#### Selected excerpt:
Cajun Shrimp Alfredo is a foolproof recipe that you can have on the table in minutes. Each bite showcases andouille sausage, Cajun blackened shrimp, and pasta tossed in a healthy homemade Alfredo sauce. Yum!
If there’s one perfect creamy comfort food out there, it has to be fettuccine Alfredo. Tossing long pasta noodles in a creamy and well-seasoned sauce is everything you want in a cozy and easy weeknight meal… until now.
This Cajun Shrimp Alfredo is a step above the classic fettuccine alfredo recipe. It swaps the heavy cream-based sauce for my healthy alfredo sauce and packs in the flavor with Cajun-spiced shrimp and juicy andouille sausage in every bite. It’s like comfort food for spice lovers.
This may sound like a lot to put together, but the entire meal is ready to eat in less than 45 minutes. It’s the ultimate quick and comforting weeknight dinner the whole family will love!
- It’s a step above your other quick and easy weeknight meals.
- The minimal ingredients result in maximum flavor.
- You can enjoy Cajun alfredo pasta as-is or add in more veggies, meat, or flavor-boosters.
- Pasta - I used fettuccine noodles but feel free to swap them for linguine, tagliatelle, pappardelle, or gluten free pasta.
- Andouille chicken sausage - Andouille sausage is made from chopped meat rather than ground and has a distinct smoky flavor. Chicken or pork andouille sausage is a classic choice in Cajun cuisine, especially sausage gumbo.
- Shrimp - Use large or extra-large fresh or frozen shrimp (peeled and deveined). You can leave the tail on or off - it’s up to you! Just be sure to let frozen shrimp thaw in the fridge before cooking.
- Cajun seasoning - This bold blend of rustic spices captures the smoky and spicy flavors that are true to the south. If you don’t have Cajun seasoning at home, you can use creole or blackened seasoning instead.
- Alfredo sauce - This creamy and comforting dish is made with my healthy alfredo sauce. It only takes 5 minutes to put together and tastes so much better than store-bought!
Step 1: Cook the pasta. Cook your pasta according to the package directions. Reserve some of the pasta water, then drain the rest.
Step 2: Marinate the shrimp. Place the shrimp in a mesh strainer over a bowl. Sprinkle the Cajun seasoning over top and leave them to marinate for 10 minutes.
Step 3: Cook the andouille sausage. Sauté the sliced andouille sausage in an oiled skillet until golden brown. Transfer it to a bowl.
Step 4: Cook the shrimp and garlic. Add the marinated shrimp to the same skillet and cook. Add the garlic and sauté until fragrant. Transfer the cooked shrimp and garlic to the bowl with the sausage.

#### Set exercise 1:
In the Cajun shrimp Alfredo recipe, what can you use if you don't have Cajun seasoning at home?
#### Set exercise 2:
Resume the Cajun shrimp Alfredo recipe at the point where it stops.

#### Data lines:
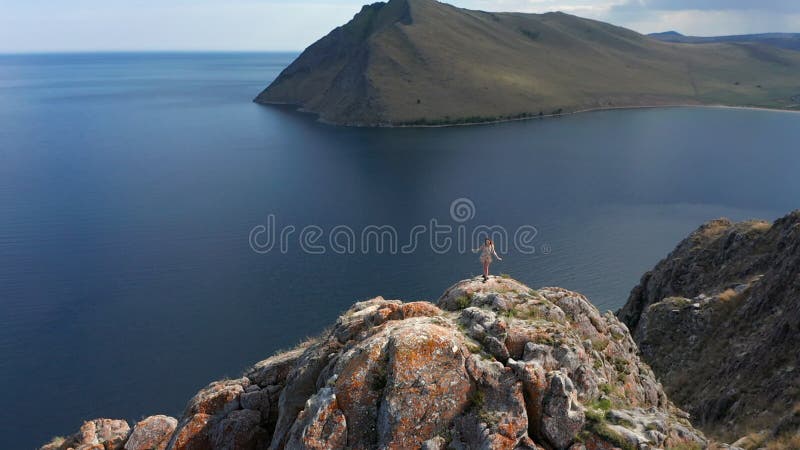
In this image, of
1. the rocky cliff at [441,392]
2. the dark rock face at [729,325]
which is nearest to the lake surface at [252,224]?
the dark rock face at [729,325]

#### Task response 1:
Creole or blackened seasoning.

#### Task response 2:
Step 5: Combine the pasta and sauce. Add the cooked pasta to the skillet and stir in the healthy alfredo sauce. Pour in some of the reserved pasta water if the sauce is too thick.
Step 6: Toss together, then serve. Stir the shrimp and chicken sausage in with the alfredo pasta and gently toss everything together. Scoop into bowls, garnish with fresh parsley, and enjoy!
Tips and FAQs
- Be very gentle when tossing the shrimp and sausage with the alfredo pasta. This will keep the crisp coating of spices intact on the shrimp.
- Intensify the heat and Cajun flavors with extra cayenne or Louisiana hot sauce.
- I recommend marinating the shrimp for at least 10 minutes, but you can season and marinate them in the fridge overnight.
- If you don’t want to pan-fry the shrimp, I recommend making my just-as-crispy air fryer shrimp instead.
How can I make my own Cajun seasoning?
Making your own Cajun seasoning at home is easy! All you need are common spices, like paprika, cayenne, garlic powder, pepper, and oregano.
What else can you add to this?
Cajun shrimp and sausage pasta is truly perfect just the way it is, but you can easily make a few adjustments to fit your taste buds:
- Add veggies - Like sliced bell peppers, onions, mushrooms, spinach, and peas.
- Switch up the sausage - In a pinch, you can use kielbasa, German bratwurst, or chorizo links instead of andouille.
- Load up on seafood - Make Cajun seafood pasta with extra blackened shrimp and add-ins like Cajun salmon, crab meat, scallops, or squid.
- Instead of shrimp - Feel free to make this with blackened chicken or steak.
What goes with shrimp alfredo pasta?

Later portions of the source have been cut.